Ворота я не стал запирать. Даже оставил приметную щелочку. Если товарищ
беглец с автоматом АКМ захочет выехать - пожалуйста! И сторожа будить не
надо. Сдвиньте плечом ворота - и езжайте. Вернувшийся с ужина Володька
одобрил мой замысел, позевал, сладко потянулся и пошел спать. Микки
покрутилась возле меня и отправилась в будку. Бим улегся в сенях.
Гашу свет и ложусь спать. Спокойной мне ночи.

Вместо полюбившегося мне "тунеядца" Миши, который ударился в бега еще в
прошлом году, у нас живет Коля Лысов, бывший проводник международного
вагона. В первый же день он навел блеск и чистоту в квартире. С эти прицелом
мы его и брали. А также, чтобы приглядывал за Валеркой Балбуцким и наставлял
его по-отечески. С приходом Лысова наша квартира приобрела антураж
международных вагонов - белые крахмальные скатерти, ковровая дорожка,
стеклянные пепельницы, заварочный чайник с золотыми каемками и тарелки с
клеймом МПС. Сейчас он фотограф в Совете общежития. Я его туда и втянул.
Подружились так. Он жил в соседней квартире у азербайджанцев и однажды
пришел домой, а ключа нет. Зашел к нам, чтобы перелезть через нашу лоджию к
себе, но их балконная дверь оказалась закрыта. Дело было зимой. Он пришел со
стройки, и зуб на зуб не попадал. Я накормил его бомжовским супом из
пакетика, налил горячего чаю. Коля рассказал, как над ним издеваются
азербайджанцы. Говорят только по-своему, смеются над ним, а однажды, когда
он вышел, чтобы покормить птичек, заперли его на балконе, и уехали в город.
Как бы не заметили. Нас в тот день тоже не было дома - выходной. Коля три
часа давал дуба, пока ни пришел Валерка (он сидел на допограничении) и ни
помог ему перебраться к нам.
Я посоветовался с мужиками, и мы решили взять Колю к себе. У Лысова 206
статья.

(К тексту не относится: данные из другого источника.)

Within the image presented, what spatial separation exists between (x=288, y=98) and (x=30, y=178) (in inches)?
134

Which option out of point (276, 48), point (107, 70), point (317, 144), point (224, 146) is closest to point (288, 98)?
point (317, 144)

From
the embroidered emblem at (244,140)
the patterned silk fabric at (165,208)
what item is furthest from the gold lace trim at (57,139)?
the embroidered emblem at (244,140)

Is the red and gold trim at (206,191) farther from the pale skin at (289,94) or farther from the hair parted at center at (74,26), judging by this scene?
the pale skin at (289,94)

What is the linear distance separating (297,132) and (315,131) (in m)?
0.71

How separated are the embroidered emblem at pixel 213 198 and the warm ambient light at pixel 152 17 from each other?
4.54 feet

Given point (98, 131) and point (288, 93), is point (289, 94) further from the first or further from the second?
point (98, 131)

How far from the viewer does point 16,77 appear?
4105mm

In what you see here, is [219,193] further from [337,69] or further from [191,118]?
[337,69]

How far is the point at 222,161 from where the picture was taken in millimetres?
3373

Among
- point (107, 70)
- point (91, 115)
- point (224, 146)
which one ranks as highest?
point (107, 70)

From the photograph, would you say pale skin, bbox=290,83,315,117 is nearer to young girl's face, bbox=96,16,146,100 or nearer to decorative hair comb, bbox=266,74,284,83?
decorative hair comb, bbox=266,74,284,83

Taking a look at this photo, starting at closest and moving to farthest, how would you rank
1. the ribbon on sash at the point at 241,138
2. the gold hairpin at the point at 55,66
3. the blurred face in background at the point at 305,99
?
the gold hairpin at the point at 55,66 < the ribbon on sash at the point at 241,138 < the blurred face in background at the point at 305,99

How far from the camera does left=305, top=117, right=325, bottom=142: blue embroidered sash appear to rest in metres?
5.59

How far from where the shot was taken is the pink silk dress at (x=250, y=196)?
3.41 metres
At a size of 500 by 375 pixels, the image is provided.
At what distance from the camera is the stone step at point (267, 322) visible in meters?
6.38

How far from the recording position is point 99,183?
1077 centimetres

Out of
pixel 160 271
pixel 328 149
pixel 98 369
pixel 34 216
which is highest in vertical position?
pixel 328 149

Сел за приемную дочку - взял вину на себя.

9 августа 1982 г. Дежурю в ОТХ.
Сегодня день рождения брата.
В пятницу вырвался в Зеленогорск, сходил на кладбище.
По стволу высокой елки, что растет внутри ограды, бегала белка и
смотрела на меня черными любопытными глазами. Тихо шуршала кора под ее
когтями. Голубоватая шерстка на загривке. Долго бегала вверх-вниз, словно
играла со мной. И вспомнился брат, и стоял, как живой. Я пил сухое вино и
курил. И уходить не хотелось. Тишина, белка над головой, неспешная грусть, с
которой не хочется расставаться.
Утром поехал в Ленинград - провожать Маришку в Мурманск. Ее привезли на
квартиру Гамидовых. Маришка не отпускала меня ни на шаг. Отщелкал целую
пленку на нее. Гамидов был с похмелья. Мы с ним обнялись - давно не
виделись. Поздравил его с защитой докторской. Выпили пива у ларька. Гамидова
вытошнило. Я дал ему отдышаться, утереть слезы и сфотографировал с победно
поднятой кружкой. Он пытался улыбаться. Мужики, заметив фотоаппарат,
отвернулись, как по команде. Я их успокоил. Сказал, что фото на память
новоиспеченному доктору наук, а не для стенда "Они мешают нам жить".
Заулыбались. Но отошли подальше от Гамидова - я вновь прицелился взять его в
кадр.
Приехали в аэропорт. Маришка сидела у меня на руках и шептала мне
разные ласковые слова. Я сказал ей, что остаюсь в Ленинграде работать.